Regarding its specificity, this carrier recognizes the terminal
nonreducing mannosyl part of the free oligomannosides.
Indeed, competitive inhibition of transport is observed during
in vitro assays in the presence of mannose derivatives modified
at the carbon 1 position (Moore, 1998). Moreover, it has been
shown by inhibiting glucosidases with castanospermine in
vivo, that oligomannosides which have retained the glucose
residues are not transported (Moore et al., 1995). It is interesting to note that the transport process is suspected to be
unidirectional since the presence of 1mM OS-Gn2 outside the
vesicles did not inhibit the exit transport (Moore, 1998).
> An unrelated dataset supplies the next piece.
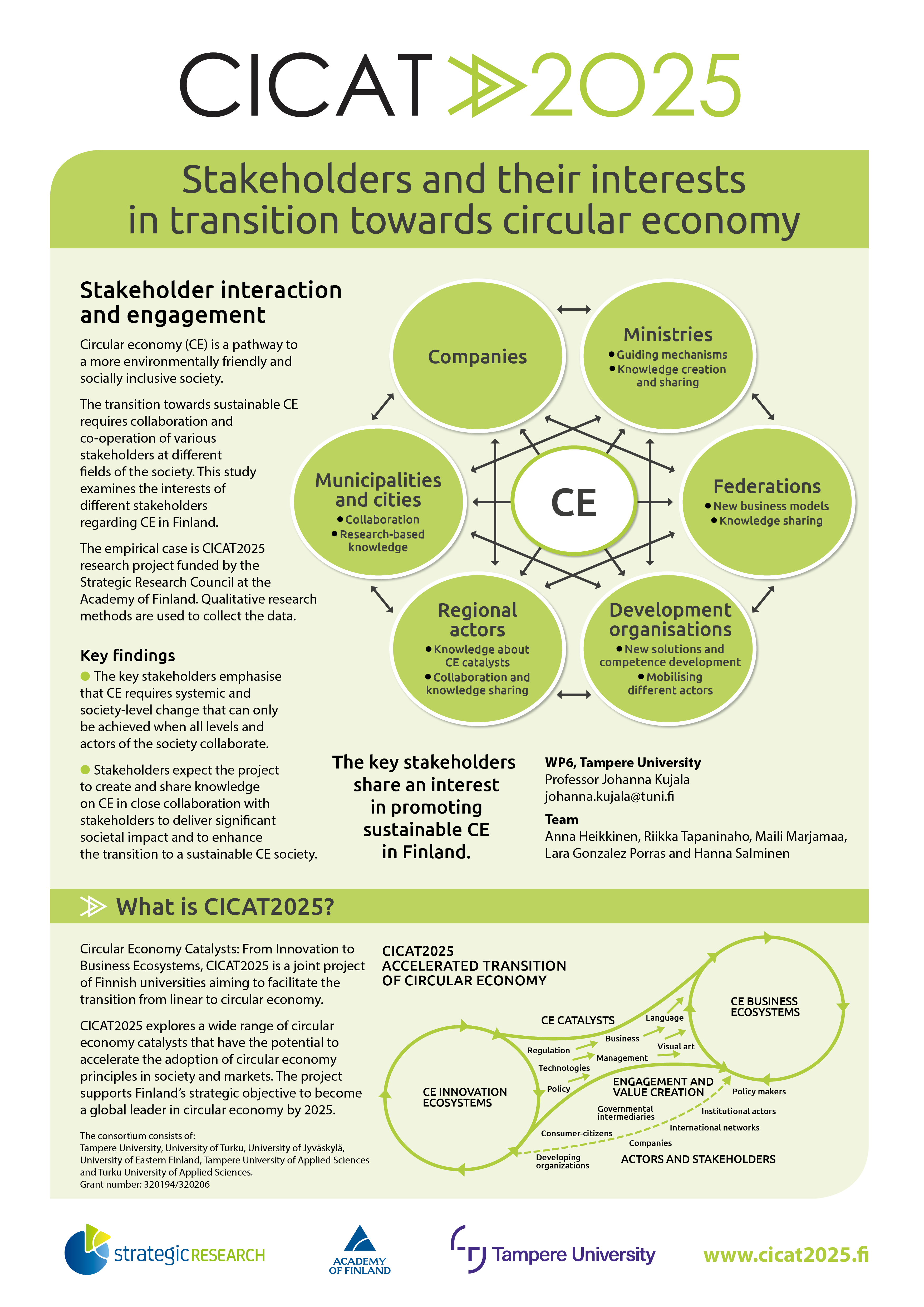 A poster on co-operation with stakeholder groups.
Assuming that the lumenal concentration of OS-Gn2 does not
exceed 1 mM, it can be postulated that this transport process
can operate against a concentration gradient.
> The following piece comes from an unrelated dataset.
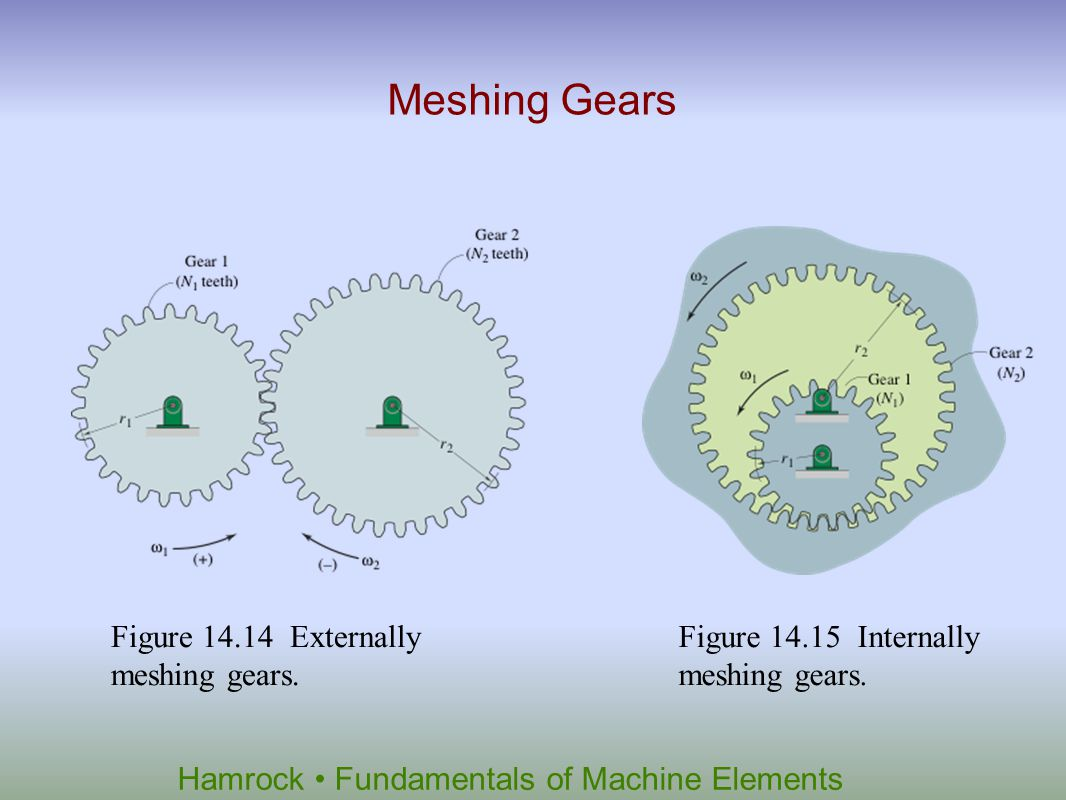 Meshing Gears Figure 14.14 Externally meshing gears.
As proposed (Verbert and Cacan, 1999), this efflux of oligomannosides provides an ER lumen clearing mechanism. It is
indeed suspected that free oligomannosides would otherwise
compete for oligomannoside recognizing proteins such as
glycosidases, chaperones, and glycosyltransferases. In addition, free oligomannosides would follow the secretory pathway
and interfere with the Golgi processing machinery.
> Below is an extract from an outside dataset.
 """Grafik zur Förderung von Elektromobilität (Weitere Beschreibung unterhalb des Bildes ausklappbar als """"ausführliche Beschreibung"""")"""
Another possible function for this oligomannoside trafficking would be to provide the cytosol with potential oligomannoside ligands for lectins which have been described in
other subcellular locations such as the nucleus. However this
possibility still needs to be explored experimentally.
Efflux of glycopeptides
Another source of OS-Gn2 in the cytosol could be the cleavage
by a cytosolic peptide N-glycanase (PNGase) of glycopeptides
which are exported from the ER lumen as described by Römish
and Ali (1997). The first observation was made by GeethaHabib et al. (1990), who investigated the fate of peptides
injected in the cytosol of Xenopus oocytes. They observed that
the peptides are glycosylated but are neither recovered in the
Golgi nor secreted. In fact, they are degraded and their degradation is inhibited by chloroquine thereby indicating it is
achieved by lysosomal enzymes. This result implies that glycopeptides have first to enter the ER to be glycosylated and then
are re-exported to the cytosol to be finally degraded in lysosomes. This export of glycopeptides has been further studied in
Saccharomyces cerevisiae and compared to the Golgi-directed
vesicular transport of glycoproteins (Römisch and Schekman,
1992). Both processes are cytosol-, temperature-, and ATPdependent, but the traffic of glycopeptides is not inhibited by
antibodies against two proteins essential for the budding of
transport vesicles (Sec23p and p105). Thus, the released
glycopeptides, in contrast to glycoproteins, are not entrapped
into vesicles since they do not acquire yeast Golgi specific α1,6 linked mannose residues.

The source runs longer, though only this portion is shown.